• **EXCERPT TO READ**:
— Start —
In [1]:
import os
import pandas as pd
import numpy as np
# import validation_data_input
import plotly.express as px
import toml
import psrc_theme

# to show plotly figures in quarto HTML file
import plotly.io as pio
pio.renderers.default = "plotly_mimetype+notebook_connected"
pio.templates.default = "simple_white+psrc_color" # set plotly template


In [2]:
%store -r validation_data

config = validation_data.config.copy()
trip = validation_data.trip.copy()

In [3]:
# distance to distance bins
trip['distance_bin'] = pd.cut(trip['travdist'], bins=[0,1,3.5,10,9999],
                                    labels=['0-1', '1-3.5', '3.5-10',
                                            '10+'])
# Create bins: bins of 2 miles up to 60 miles
max_bin = 60
bin_size = 2
trip['bin_60mi'] = pd.cut(trip['travdist'], bins=np.arange(0, max_bin+bin_size, bin_size), labels=[str(i) for i in np.arange(0, max_bin, bin_size)])

In [4]:
def plot_bins(df:pd.DataFrame, filter=None, title_name=None):

    if filter is not None:
        df = df.loc[filter]
    df_plot = df.loc[(df['distance_bin'] != float('nan'))].groupby(['source','distance_bin'])['trexpfac'].sum().reset_index()

    df_plot['percentage'] = df_plot.groupby(['source'], group_keys=False)['trexpfac']. \
        apply(lambda x: 100 * x / float(x.sum()))

    df_plot_ct = df.loc[(df['distance_bin'] != float('nan'))].groupby(['source','distance_bin'])['trexpfac'].count().reset_index().rename(columns={'trexpfac':'sample count'})

    df_plot = df_plot.merge(df_plot_ct, on=['source','distance_bin'])

    if title_name:
        chart_title = "Trip distance by purpose: "+title_name
    else:
        chart_title = "Trip distance"

    fig = px.bar(df_plot, x="distance_bin", y="percentage", color="source",barmode="group",
                facet_col_wrap=2, hover_data=['sample count'],
                title=chart_title)
    fig.for_each_annotation(lambda a: a.update(text = a.text.split("=")[-1]))
    fig.update_layout(height=400, width=700, font=dict(size=11))
    fig.show()

plot_bins(trip)


## Trip Distance by Purpose

In [5]:
plot_bins(trip, trip['dpurp'] == 1, 'work')

In [6]:
plot_bins(trip, trip['dpurp'] == 2, 'school')

In [7]:
plot_bins(trip, trip['dpurp'] == 3, 'escort')

In [8]:
plot_bins(trip, trip['dpurp'] == 4, 'personal business')

In [9]:
plot_bins(trip, trip['dpurp'] == 5, 'shopping')

In [10]:
plot_bins(trip, trip['dpurp'] == 6, 'meal')

In [11]:
plot_bins(trip, trip['dpurp'] == 7, 'social')
— End —
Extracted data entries
— Start —
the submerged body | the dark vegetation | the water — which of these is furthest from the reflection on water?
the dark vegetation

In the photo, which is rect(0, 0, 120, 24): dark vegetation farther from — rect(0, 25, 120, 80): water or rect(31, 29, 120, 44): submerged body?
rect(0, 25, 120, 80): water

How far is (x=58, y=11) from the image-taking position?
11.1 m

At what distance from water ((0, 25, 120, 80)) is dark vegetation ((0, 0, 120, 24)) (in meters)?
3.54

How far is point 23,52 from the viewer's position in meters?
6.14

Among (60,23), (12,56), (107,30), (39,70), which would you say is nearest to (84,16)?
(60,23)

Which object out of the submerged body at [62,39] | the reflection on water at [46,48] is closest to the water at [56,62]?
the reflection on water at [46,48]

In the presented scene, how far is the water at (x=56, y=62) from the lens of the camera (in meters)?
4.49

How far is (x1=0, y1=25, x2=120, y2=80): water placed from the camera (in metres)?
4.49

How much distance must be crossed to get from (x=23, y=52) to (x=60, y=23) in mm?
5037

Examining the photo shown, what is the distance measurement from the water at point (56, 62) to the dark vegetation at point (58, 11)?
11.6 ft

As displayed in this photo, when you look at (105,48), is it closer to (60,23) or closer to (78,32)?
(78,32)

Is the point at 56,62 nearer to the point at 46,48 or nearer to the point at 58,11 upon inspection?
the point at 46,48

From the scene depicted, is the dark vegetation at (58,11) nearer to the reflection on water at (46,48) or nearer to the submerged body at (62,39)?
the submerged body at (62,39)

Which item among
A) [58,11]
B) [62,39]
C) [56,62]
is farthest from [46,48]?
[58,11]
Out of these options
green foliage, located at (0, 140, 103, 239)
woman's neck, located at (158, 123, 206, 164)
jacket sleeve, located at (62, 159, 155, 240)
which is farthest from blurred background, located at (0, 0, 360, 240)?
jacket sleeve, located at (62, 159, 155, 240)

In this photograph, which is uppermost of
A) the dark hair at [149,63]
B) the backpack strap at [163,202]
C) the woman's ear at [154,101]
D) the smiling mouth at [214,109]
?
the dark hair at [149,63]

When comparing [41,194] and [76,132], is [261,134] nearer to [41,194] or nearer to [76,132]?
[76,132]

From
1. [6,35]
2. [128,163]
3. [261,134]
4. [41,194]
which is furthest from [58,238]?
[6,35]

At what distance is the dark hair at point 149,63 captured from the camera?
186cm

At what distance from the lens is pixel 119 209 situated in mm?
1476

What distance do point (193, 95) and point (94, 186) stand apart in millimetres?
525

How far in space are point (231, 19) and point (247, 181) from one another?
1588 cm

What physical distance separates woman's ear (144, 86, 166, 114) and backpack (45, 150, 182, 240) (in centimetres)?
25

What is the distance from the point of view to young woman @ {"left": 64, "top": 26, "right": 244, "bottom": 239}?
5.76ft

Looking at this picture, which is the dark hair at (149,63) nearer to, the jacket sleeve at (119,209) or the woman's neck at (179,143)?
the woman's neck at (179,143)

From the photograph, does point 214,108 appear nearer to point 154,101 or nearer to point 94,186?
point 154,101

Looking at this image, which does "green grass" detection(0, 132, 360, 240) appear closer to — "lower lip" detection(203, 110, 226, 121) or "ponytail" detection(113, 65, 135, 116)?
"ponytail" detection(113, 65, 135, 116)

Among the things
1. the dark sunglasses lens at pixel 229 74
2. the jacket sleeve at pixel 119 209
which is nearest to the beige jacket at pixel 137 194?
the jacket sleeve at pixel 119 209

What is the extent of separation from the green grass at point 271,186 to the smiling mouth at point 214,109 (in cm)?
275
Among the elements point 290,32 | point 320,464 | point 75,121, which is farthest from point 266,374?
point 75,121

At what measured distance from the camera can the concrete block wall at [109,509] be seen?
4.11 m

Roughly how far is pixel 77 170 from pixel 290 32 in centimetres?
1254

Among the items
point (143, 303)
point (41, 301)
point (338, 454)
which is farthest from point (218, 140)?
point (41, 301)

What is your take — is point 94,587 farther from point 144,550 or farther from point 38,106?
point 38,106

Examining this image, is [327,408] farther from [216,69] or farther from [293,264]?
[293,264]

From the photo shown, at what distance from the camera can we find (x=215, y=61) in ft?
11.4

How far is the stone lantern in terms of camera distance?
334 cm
— End —
Please repeat the part of the trip distance notebook starting at "# to show plotly" and ending at "trip = validation_data.trip.copy()", keeping every character unchanged.

# to show plotly figures in quarto HTML file
import plotly.io as pio
pio.renderers.default = "plotly_mimetype+notebook_connected"
pio.templates.default = "simple_white+psrc_color" # set plotly template


In [2]:
%store -r validation_data

config = validation_data.config.copy()
trip = validation_data.trip.copy()